═════ SOURCE TEXT ═════

Builds adjacency graphs for use with RunDMCMC.
Some states are missing from the vtd-adjacency-graphs repository because the Census TIGER 2012 data set contains no VTDs for that state. Kentucky is one of those states, so we'll use it as an example.
As a replacement, we can use Census tracts instead. The same technique can be used to make a graph out of any shapefile. This could be applied to counties (e.g. for Iowa), city wards, strange back-alley precinct geometries... the sky's the limit!
First we'll download the tracts. The Tiger
class in graphmaker.resources
lets us
access Census shapefile URLs as if they were just python objects. We can access
the URL for Kentucky's Census tract shapefiles like this:
from graphmaker.resources import Tiger
kentucky_tracts = Tiger(2012).tract.ky
# or, equivalently (fips)
kentucky_tracts = Tiger(2012).tract['21']
# or, equivalently (full name)
kentucky_tracts = Tiger(2012).tract.kentucky
To download from the url, call download()
and pass the directory
you want to save the shapefiles in. (You may need to make sure the directory exists first.)
kentucky_tracts.download(target='./kentucky/')
The shapefile in the target folder will be named tl_2012_21_tract.shp
. Now
we can make the graph from the shapefile like this:
from graphmaker.graph import Graph
kentucky_queen = Graph.from_shapefile(
'./kentucky/tl_2012_21_tract.shp', adjacency_type='queen')
...This might take a while...
Once it's done, you can view some statistics about the graph like this:
from graphmaker.reports.graph_report import graph_report
print(graph_report(kentucky_queen.graph))
Lastly (and crucially!), save the graph wherever you want:
kentucky_queen.save('./kentucky/queen.json')
We'll continue with our Kentucky example. First, load your graph from wherever you saved it:
kentucky_queen = Graph.load('./kentucky/queen.json')
Then you can add columns from a shapefile:
kentucky_queen.add_columns_from_shapefile('./kentucky/tl_2012_21_tract.shp',
columns=['ALAND', 'AWATER', 'COUNTYFP', 'STATEFP'])
Or from a CSV (using an imaginary example here):
kentucky_queen.add_columns_from_csv('./votes.csv',
columns=['D_VOTES_2020', 'R_VOTES_2020'],
id_column='TRACT')
By writing id_column='VTD'
, we are signalling that the column with IDs that match the nodes of the
graph (the tract GEOIDs) is 'TRACT'
. Usually this won't be necessary, because the program
will automatically recognize common names like 'GEOID'
or 'ID'
.

═════

__GIVEN PROBLEM__.
Please give the file name of the shapefile that ends up in the target folder after the Kentucky tracts are downloaded, according to the graph-building guide above.

═════ GIVEN INFORMATION ═════

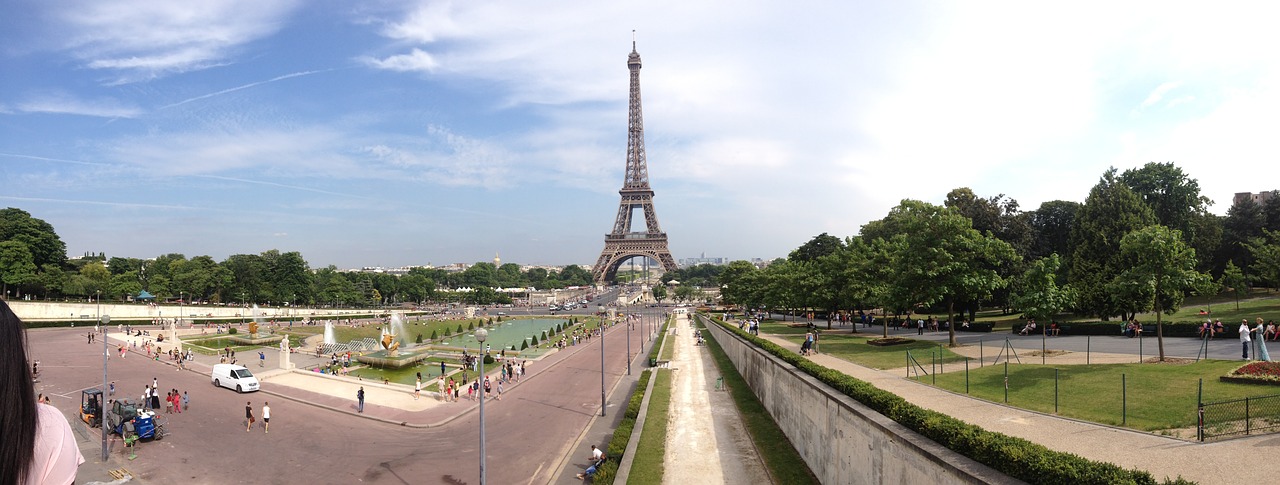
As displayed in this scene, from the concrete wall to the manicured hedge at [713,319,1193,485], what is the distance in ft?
0.58

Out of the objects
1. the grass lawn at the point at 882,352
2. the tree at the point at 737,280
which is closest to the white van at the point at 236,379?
the grass lawn at the point at 882,352

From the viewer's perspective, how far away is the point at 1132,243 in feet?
69.7

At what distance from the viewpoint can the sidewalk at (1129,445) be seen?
33.8 ft

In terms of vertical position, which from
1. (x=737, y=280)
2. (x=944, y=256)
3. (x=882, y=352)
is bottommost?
(x=882, y=352)

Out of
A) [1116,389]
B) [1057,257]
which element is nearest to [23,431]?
[1116,389]

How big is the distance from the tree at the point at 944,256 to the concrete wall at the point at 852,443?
1386 cm

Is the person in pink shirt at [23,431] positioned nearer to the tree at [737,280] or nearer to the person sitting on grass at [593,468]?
the person sitting on grass at [593,468]

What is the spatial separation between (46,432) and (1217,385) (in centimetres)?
2236

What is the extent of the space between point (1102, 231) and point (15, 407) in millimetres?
53494

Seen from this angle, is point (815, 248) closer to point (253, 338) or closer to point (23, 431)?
point (253, 338)

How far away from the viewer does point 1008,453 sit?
9844mm

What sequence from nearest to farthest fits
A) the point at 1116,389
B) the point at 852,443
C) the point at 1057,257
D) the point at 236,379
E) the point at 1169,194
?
the point at 852,443, the point at 1116,389, the point at 1057,257, the point at 236,379, the point at 1169,194

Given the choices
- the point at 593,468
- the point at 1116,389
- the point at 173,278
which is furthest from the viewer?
the point at 173,278

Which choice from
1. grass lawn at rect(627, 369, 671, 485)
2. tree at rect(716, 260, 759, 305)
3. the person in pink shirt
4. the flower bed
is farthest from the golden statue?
the person in pink shirt
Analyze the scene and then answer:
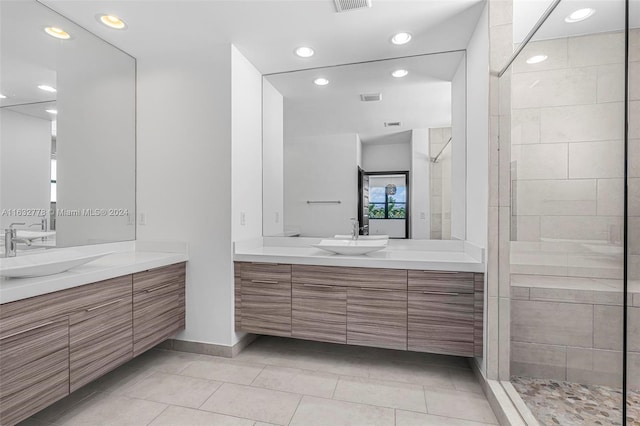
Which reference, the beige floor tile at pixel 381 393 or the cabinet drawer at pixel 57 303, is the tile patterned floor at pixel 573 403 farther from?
the cabinet drawer at pixel 57 303

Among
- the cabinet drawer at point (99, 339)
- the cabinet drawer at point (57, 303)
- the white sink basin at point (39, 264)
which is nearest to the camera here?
the cabinet drawer at point (57, 303)

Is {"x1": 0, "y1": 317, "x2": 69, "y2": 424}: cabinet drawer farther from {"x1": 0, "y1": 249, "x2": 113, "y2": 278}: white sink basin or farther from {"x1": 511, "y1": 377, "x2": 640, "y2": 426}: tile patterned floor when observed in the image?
{"x1": 511, "y1": 377, "x2": 640, "y2": 426}: tile patterned floor

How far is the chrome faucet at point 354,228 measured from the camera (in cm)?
282

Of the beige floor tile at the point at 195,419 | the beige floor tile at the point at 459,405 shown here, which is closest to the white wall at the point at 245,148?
the beige floor tile at the point at 195,419

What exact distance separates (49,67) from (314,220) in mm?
2263

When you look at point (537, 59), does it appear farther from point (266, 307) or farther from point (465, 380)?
point (266, 307)

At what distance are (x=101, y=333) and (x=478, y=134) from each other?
277 centimetres

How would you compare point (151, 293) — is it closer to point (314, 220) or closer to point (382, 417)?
point (314, 220)

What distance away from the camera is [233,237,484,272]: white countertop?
2.15m

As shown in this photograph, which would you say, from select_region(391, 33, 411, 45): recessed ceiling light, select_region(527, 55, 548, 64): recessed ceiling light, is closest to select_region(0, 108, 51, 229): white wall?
select_region(391, 33, 411, 45): recessed ceiling light

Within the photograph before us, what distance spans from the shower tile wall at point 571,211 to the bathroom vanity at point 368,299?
1.08 ft

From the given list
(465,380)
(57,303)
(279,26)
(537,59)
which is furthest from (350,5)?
(465,380)

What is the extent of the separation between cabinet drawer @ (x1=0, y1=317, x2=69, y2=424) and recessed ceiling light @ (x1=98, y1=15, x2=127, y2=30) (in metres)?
2.01

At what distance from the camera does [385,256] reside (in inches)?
95.3
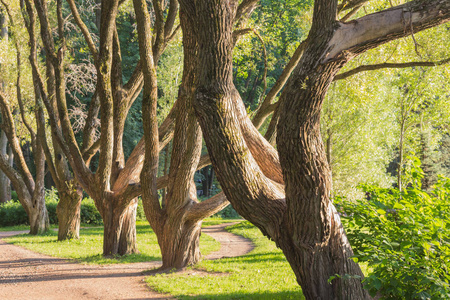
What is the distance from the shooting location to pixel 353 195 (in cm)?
2162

═════

__SOLVED EXERCISE__.
tl_2012_21_tract.shp